● PASSAGE:
*** Begin section ***

1. Acceptance of Purchase Order. This Purchase Order applies to all purchases of goods and/or services by Sentry from the vendor of such goods and/or services ("Vendor"), and is expressly conditioned on Vendor's acceptance of these terms and conditions. By accepting this Purchase Order in any manner, shipping goods or providing services in response to this Purchase Order, Vendor's submission of a proposal in response to any Sentry Request for Information, Request for Quotes or Request for Proposal, or Vendor's participation in a reverse auction event posted by Sentry, Vendor is agreeing to all terms and conditions contained herein. Sentry hereby objects to any additional or different terms or conditions proposed by Vendor, whether or not contained in any Vendor acknowledgment, invoice, or other business form. Any such additional or different terms and conditions shall be void and of no effect, notwithstanding Sentry's receipt of goods or payment therefor, unless specifically agreed to by Sentry in writing. This Purchase Order incorporates any prior specification, sample, or description of the goods provided by Vendor. Vendor acknowledges that this Purchase Order may be legally transmitted electronically in accordance with the Uniform Electronic Transactions Act (UETA) signed into law in Wisconsin in April of 2004.
 
2. Shipment. All goods shall be shipped F.O.B. Sentry-designated destination, notwithstanding any contrary designation on any business forms of Vendor or shipping documents related to the goods, and notwithstanding that Sentry may designate the carrier(s) for any shipment(s) relating to this Purchase Order. Vendor shall be responsible for all loss of or damage to goods in transit, including damage which may not be apparent at time of delivery. Title to the ordered goods shall not pass to Sentry until delivery of such goods to the designated destination. No partial shipments will be accepted unless previously authorized by Sentry.
 
3. Packing List. A packing list must be included for each shipment, giving description of the material, quantity and purchase order number. Sentry count shall be accepted as final on all shipments not accompanied by a packing list. All packages must bear Sentry's order number. All cartons and bills of lading must be marked with complete shipping address, with Vendor's name on the outside of all packages. All shipments must be packed, marked and described on Bill of Lading as to obtain the lowest applicable rate, except when otherwise specified by Sentry.

*** End section ***

● THE DATA:
*** Begin section ***

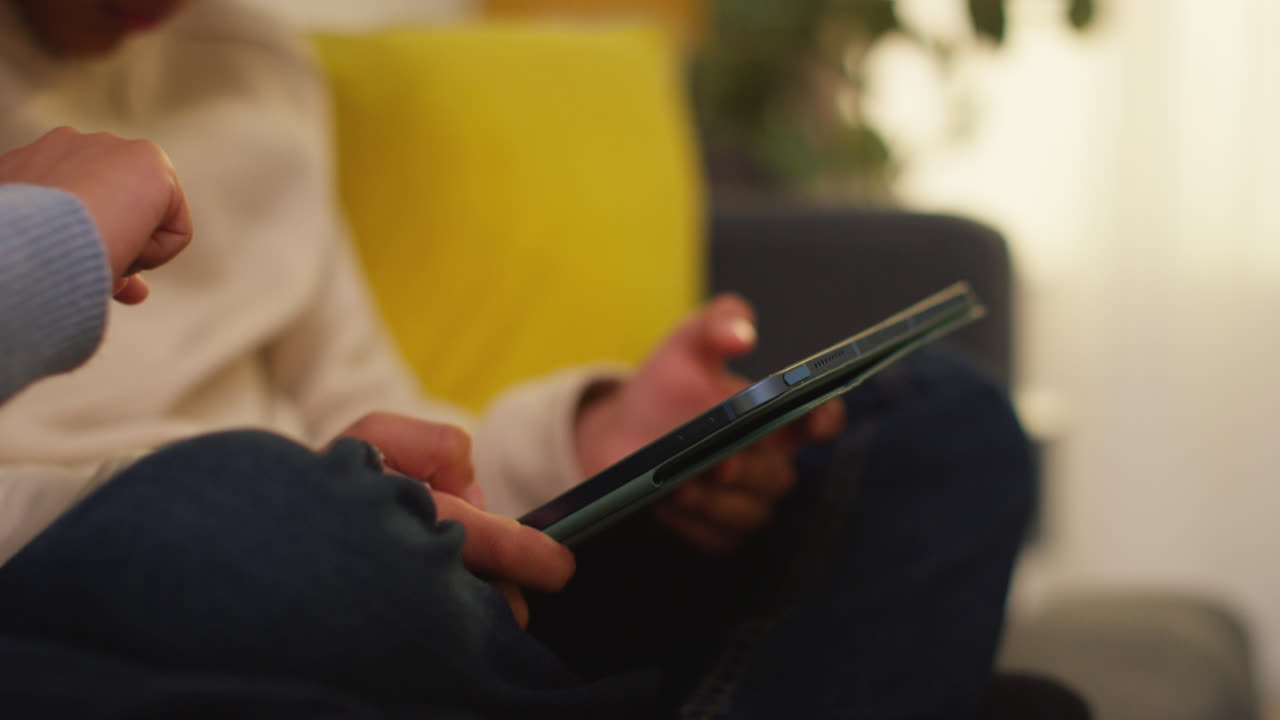 집에서 소파에 앉아서 게임을 하거나 디지털 태블릿 8에 스트리밍하는 두 어린 소년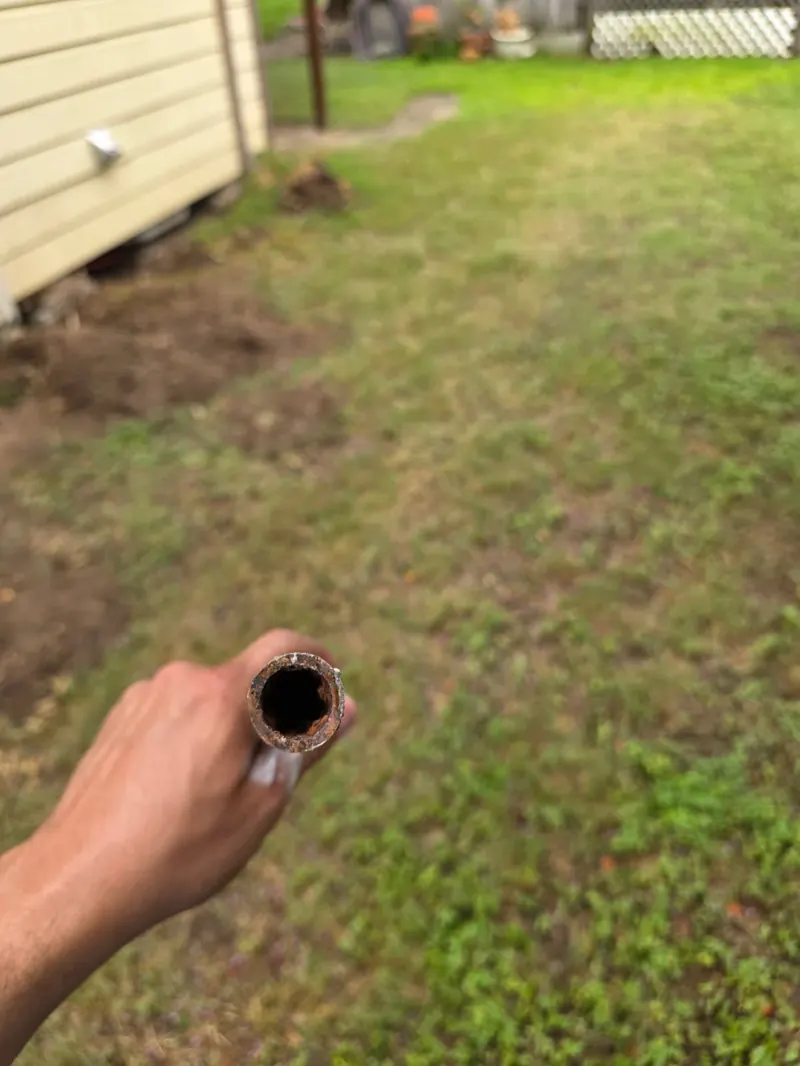 Cutoff section of rusted galvanized water supply pipe removed during a San Antonio repipe — heavy internal corrosion causing low pressure and discolored water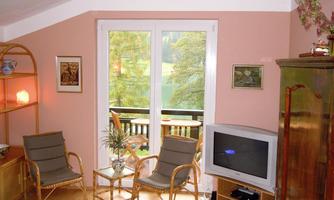 A cozy living room with rattan-like chairs and a television. Large windows offer a view of the green landscape outside.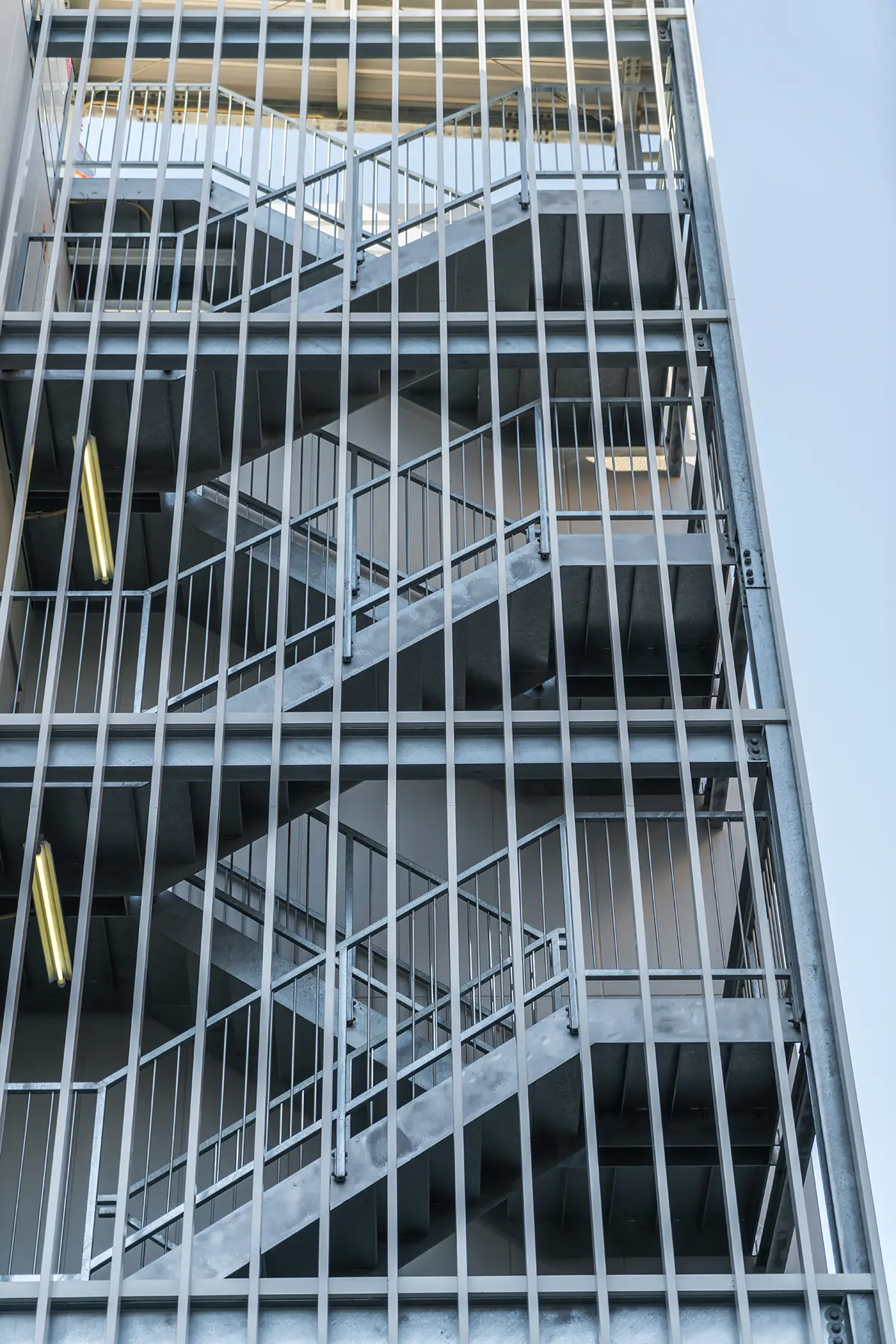 Multi-story modern building structure featuring prefabricated modular precast concrete beams and external steel staircases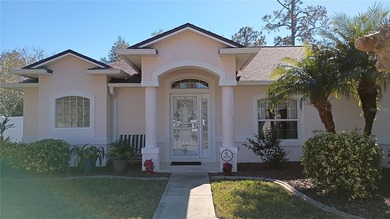 Welcome to 114 Foxhall Lane, where relaxed coastal living meets on Palm Harbor Golf Club in Florida - for sale on GolfHomes.com, golf home, golf lot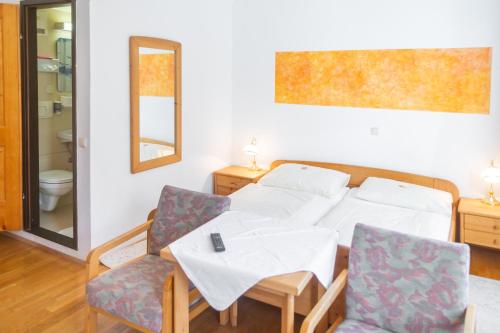 Imagen de la habitación del Hotel Hotel-Garni & Hostel Sandwirt. Foto 16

*** End section ***

● PROBLEMS TO WORK ON:
1 – Answer these about the purchase order terms:
(a) In what month and year was the Uniform Electronic Transactions Act signed into law in Wisconsin?
(b) When does title to the ordered goods pass to Sentry?
(c) Whose count is accepted as final on shipments that arrive without a packing list?
2 – Reproduce the purchase order terms word for word from "3. Packing List." to "specified by Sentry.".
The records have no connection to the purchase order terms.

● SOLUTIONS FOR EACH TASK:
1 –
(a) April of 2004
(b) On delivery of the goods to the designated destination
(c) Sentry's count

2 –
3. Packing List. A packing list must be included for each shipment, giving description of the material, quantity and purchase order number. Sentry count shall be accepted as final on all shipments not accompanied by a packing list. All packages must bear Sentry's order number. All cartons and bills of lading must be marked with complete shipping address, with Vendor's name on the outside of all packages. All shipments must be packed, marked and described on Bill of Lading as to obtain the lowest applicable rate, except when otherwise specified by Sentry.